Multimodal LLM / VLM:
Apple: Apple has published an article, showcasing the influence of various architectural components and data on the performance of MLL (Multimodal Large Language) models. This study introduces a family of MM1 models, with the largest boasting an impressive 80 billion parameters, outstripping existing models in terms of metrics despite utilizing only 30 billion. Additionally, on certain benchmarks like VQA, the MM1 models even outperform GPT-4v/Gemini ultra. However, there’s a notable absence of available code or models at present, leaving uncertainty regarding their future release.
MiniGemini: MiniGemini pioneers an approach by leveraging both information from entire images and specific details, bolstering image comprehension, reasoning, and generation capabilities within VLM frameworks.
MoAI: LLVM that harnesses the power of additional information extracted from OCR (Optical Character Recognition) detectors and segmentation models to revolutionize visual perception tasks. Unlike existing LLVMs that primarily rely on their large capacity, MoAI diverges by integrating detailed real-world scene understanding from specialized computer vision models. By incorporating outputs from external CV models, MoAI achieves remarkable performance in zero-shot VL tasks without the need for model enlargement or bespoke datasets, particularly excelling in tasks related to object detection, relations, and OCR.
Miscellaneous
Kate Middleton Photo Scandal
A family photo of the Princess of Wales, released by Kensington Palace, has sparked controversy amid concerns of manipulation, prompting photo agencies like Getty Images and Reuters to withdraw it from circulation.

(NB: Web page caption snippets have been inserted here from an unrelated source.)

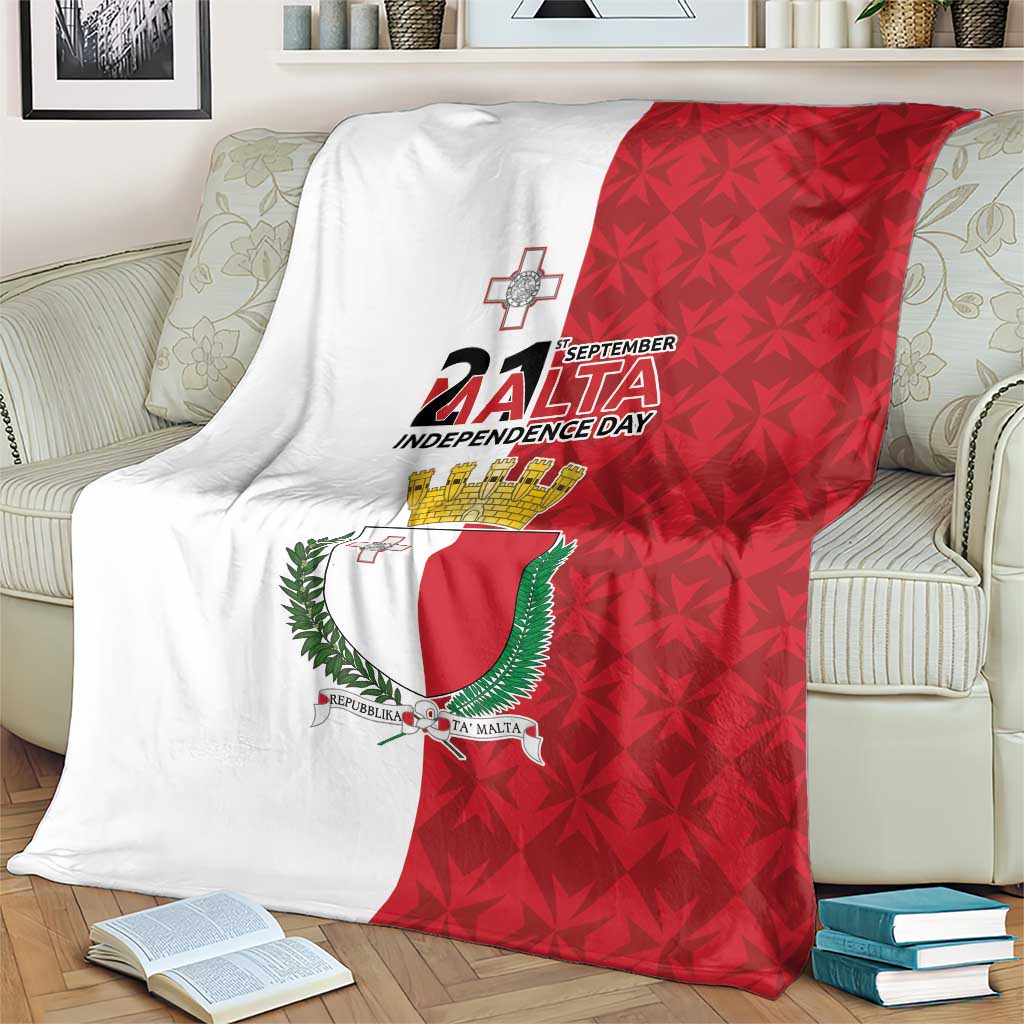 Flag-style Malta Independence Day blanket on a sofa, showing red shield coat of arms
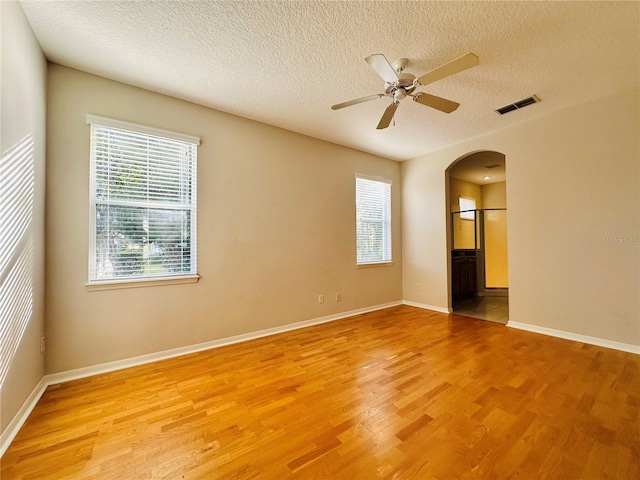 empty room with plenty of natural light, light hardwood / wood-style floors, and a textured ceiling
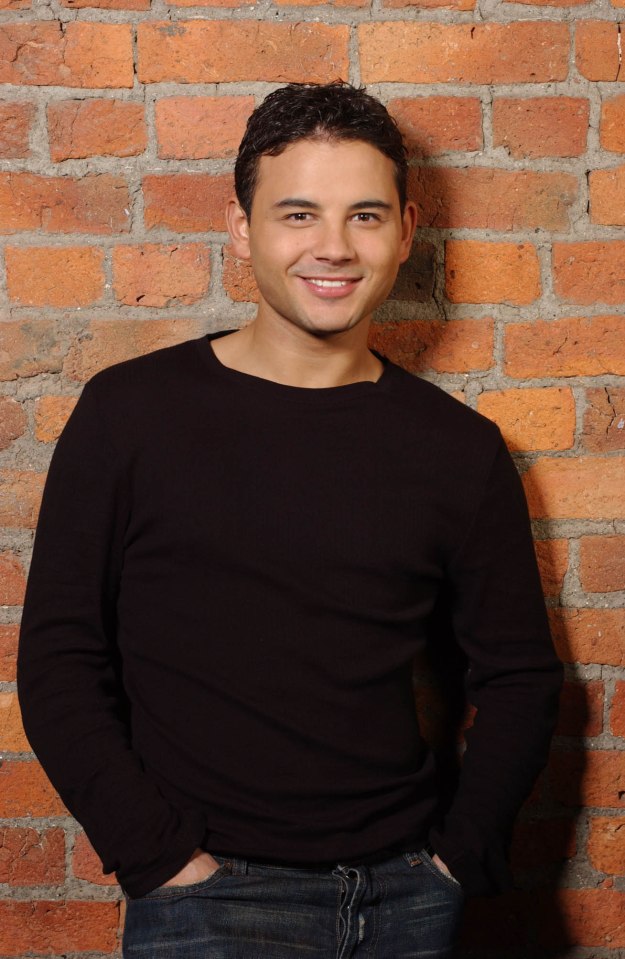 a man in a black shirt stands in front of a brick wall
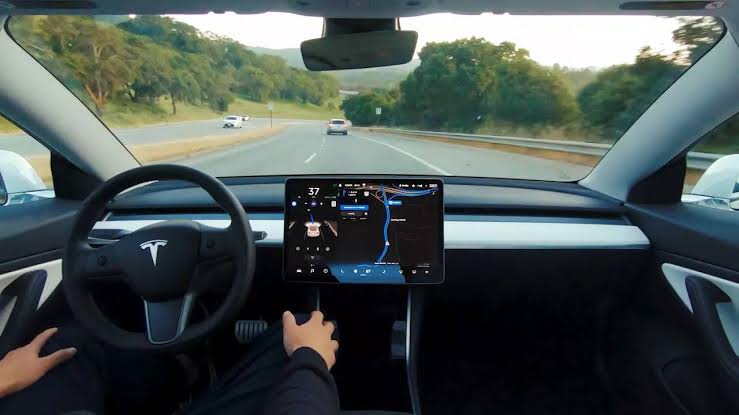 Tesla autopilot now allows drivers to play video games in moving car, raises safety concerns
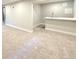 Partially finished basement area featuring carpeted flooring, bar, and neutral paint at 3578 Ivanhoe St, Denver, CO 80207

Despite being intended as a reintroduction of Kate Middleton after her recent hospitalization, the image has fueled skepticism, with observers noting inconsistencies, such as Princess Charlotte’s hand alignment and the absence of Kate’s wedding ring. The palace’s attempt to clarify the situation by suggesting amateur photo editing only underscores the complexities of discerning real from manipulated content, exacerbated by the proliferation of AI-generated imagery. Following this, when the Princess later released a video disclosing her battle with cancer, it faced similar scrutiny.
Why it matters: The AI boom has led to increased public distrust of content, paving the way for various conspiracy theories to flourish, with even figures like Kate Middleton becoming the subject of memes. The recent viral photo of the Pope served as a catalyst, shocking many and highlighting the potential for manipulated imagery to spread rapidly. As a result, such instances are likely to continue making headlines and fueling gossip in the future.